The physiology of birds is conducive to flight: small size, hollow bones and generally symmetrical feathers on the wings and tail. It seems obvious that bird evolution has been optimized for flight, but a new study suggests things are not as clear-cut as they seem.

The conclusion of a recent study in Nature Communications It sounds pretty unintuitive: most bird wings don’t seem to be built for maximum flight efficiency and aren’t perfectly tuned for the way birds fly. What’s more, the birds with the most optimized wing shapes in the study were hummingbirds and penguins; the latter used their wings to swim skillfully, not to fly through the air. The researchers analyzed 1,139 images of bird wings using a method that allowed them to test the relative performance of different wing shapes without assumptions about what constituted an “optimal” wing shape.

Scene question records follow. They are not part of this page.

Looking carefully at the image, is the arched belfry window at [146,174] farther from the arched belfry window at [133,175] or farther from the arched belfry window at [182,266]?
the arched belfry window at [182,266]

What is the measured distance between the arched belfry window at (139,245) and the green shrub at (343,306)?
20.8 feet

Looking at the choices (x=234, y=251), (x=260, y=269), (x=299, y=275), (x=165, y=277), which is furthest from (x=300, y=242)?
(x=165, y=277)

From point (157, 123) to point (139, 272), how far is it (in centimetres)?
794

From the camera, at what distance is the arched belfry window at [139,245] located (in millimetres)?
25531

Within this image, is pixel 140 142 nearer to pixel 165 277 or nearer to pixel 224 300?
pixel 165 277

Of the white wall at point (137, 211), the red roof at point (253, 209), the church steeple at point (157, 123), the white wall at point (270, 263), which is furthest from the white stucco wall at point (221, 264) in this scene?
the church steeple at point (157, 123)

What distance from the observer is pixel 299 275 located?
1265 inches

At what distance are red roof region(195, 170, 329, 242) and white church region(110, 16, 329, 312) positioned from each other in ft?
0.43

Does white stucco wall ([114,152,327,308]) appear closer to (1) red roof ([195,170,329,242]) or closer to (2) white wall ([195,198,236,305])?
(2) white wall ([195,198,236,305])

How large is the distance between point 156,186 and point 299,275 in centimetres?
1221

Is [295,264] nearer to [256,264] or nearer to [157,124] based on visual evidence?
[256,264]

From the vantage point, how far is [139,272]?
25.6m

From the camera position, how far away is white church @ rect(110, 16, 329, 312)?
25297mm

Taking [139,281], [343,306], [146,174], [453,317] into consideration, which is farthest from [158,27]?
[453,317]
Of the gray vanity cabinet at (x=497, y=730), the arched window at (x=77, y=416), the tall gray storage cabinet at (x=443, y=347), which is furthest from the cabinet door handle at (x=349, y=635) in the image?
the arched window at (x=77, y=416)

“For many birds, the functional limitations of flight (the need to generate lift, overcome drag, and turn strongly) do not greatly influence wing shape.” Benton Waltersa doctoral researcher at the University of Bristol in the United Kingdom told Gizmodo. “For some groups, these pressures have resulted in the evolution of optimal wing shapes, but this is the exception rather than the rule.”

Two wings and a prayer.

There is a surprisingly active and heated debate about why some animals evolved to fly. The discourse dates back to the 1880s, but the hypotheses are not testable, making it a “useless debate,” according to the late ornithologist John Hutchinson in a blog post for the University of California Museum of Paleontology. So, Hutchinson added, researchers like to focus on what characteristics enable flight. For modern birds, wings are the “structures that support flight,” the article explains, and birds have “adopted a wide range of flight styles and great variability in wing shape.”

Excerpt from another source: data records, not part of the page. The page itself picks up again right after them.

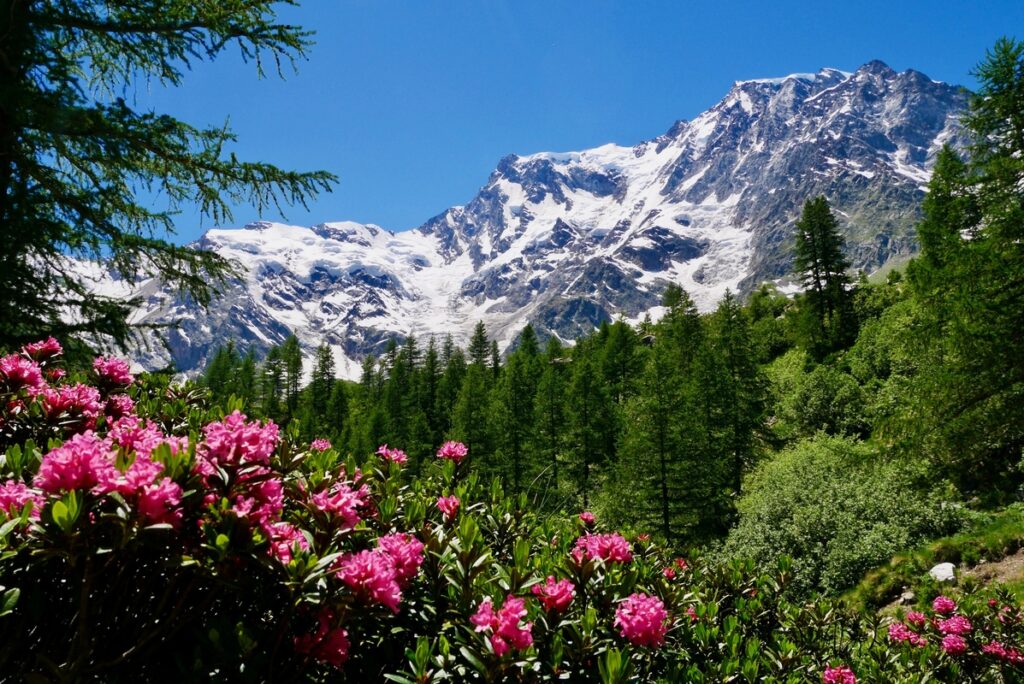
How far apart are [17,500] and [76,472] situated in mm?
376

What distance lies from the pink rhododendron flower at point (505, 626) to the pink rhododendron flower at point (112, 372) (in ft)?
11.3

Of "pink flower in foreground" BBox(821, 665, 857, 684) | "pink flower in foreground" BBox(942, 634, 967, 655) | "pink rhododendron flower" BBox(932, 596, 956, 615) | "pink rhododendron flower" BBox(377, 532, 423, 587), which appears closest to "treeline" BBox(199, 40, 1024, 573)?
"pink rhododendron flower" BBox(377, 532, 423, 587)

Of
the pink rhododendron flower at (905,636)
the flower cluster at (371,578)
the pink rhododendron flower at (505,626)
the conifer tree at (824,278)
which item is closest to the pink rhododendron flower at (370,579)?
the flower cluster at (371,578)

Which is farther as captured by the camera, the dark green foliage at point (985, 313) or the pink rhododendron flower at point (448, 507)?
the dark green foliage at point (985, 313)

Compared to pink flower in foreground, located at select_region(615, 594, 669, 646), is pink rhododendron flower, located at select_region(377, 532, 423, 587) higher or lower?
higher

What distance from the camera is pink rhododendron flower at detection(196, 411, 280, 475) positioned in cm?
152

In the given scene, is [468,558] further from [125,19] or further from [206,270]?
[125,19]

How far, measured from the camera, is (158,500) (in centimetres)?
131

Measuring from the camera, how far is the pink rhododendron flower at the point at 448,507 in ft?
8.41

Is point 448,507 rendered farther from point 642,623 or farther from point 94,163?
point 94,163

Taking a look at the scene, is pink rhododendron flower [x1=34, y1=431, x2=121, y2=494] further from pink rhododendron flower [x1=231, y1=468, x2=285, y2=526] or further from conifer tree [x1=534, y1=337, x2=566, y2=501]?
conifer tree [x1=534, y1=337, x2=566, y2=501]

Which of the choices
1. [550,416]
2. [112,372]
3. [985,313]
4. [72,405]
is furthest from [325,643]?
[550,416]

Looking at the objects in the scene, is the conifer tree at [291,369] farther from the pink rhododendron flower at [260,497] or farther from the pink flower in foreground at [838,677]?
the pink rhododendron flower at [260,497]

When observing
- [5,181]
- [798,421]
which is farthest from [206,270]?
[798,421]
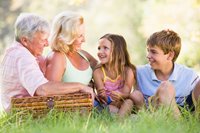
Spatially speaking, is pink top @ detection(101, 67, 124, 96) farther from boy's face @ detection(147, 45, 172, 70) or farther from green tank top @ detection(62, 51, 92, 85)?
boy's face @ detection(147, 45, 172, 70)

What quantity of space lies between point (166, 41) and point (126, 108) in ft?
2.35

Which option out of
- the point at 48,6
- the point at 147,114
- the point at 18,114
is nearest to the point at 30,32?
the point at 18,114

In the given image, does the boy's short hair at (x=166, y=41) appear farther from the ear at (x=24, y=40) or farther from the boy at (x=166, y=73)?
the ear at (x=24, y=40)

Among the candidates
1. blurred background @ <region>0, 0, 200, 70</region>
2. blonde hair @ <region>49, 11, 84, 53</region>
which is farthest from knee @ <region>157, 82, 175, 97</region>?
blurred background @ <region>0, 0, 200, 70</region>

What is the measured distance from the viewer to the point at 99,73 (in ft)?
18.8

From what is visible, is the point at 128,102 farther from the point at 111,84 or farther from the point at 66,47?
the point at 66,47

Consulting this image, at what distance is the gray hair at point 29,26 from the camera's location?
17.1 feet

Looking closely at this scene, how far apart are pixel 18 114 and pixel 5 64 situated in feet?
1.52

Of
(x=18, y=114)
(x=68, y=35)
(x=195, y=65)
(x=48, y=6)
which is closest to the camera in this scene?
(x=18, y=114)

But the deeper researchers delved into this diversity, the less sure they were about the evolutionary path that led to the wings of modern birds.

Wings are made… to fly?

Walters and his colleagues sought to test the traditional, and possibly intuitive, assumption that bird wings evolved to be better optimized for flight. Simply, natural selection It dictates that being better adapted to the environment and lifestyle increases an animal’s chances of survival. If flight helps birds evade predators or cold weather and find better food, wouldn’t there be a natural incentive for wings to become the best versions of themselves?

“This is called adaptationist thinking,” Walters told Gizmodo. “Given that flying is a demanding mode of travel and has extensively changed the body plan of birds over the roughly 100 million years they have existed, birds should have evolved optimally shaped wings.”

Define “optimal”

But it is typically “very difficult, if not impossible, to determine whether an animal is optimal, because there is no way to know, by looking only at live animals, whether the best observed form is the best overall,” Walters said. To overcome this challenge, the team turned to theoretical morphospatial analysis. This method identifies the best evolved shape for a particular flight style, rather than assuming that a bird’s current wing shape is the most optimal.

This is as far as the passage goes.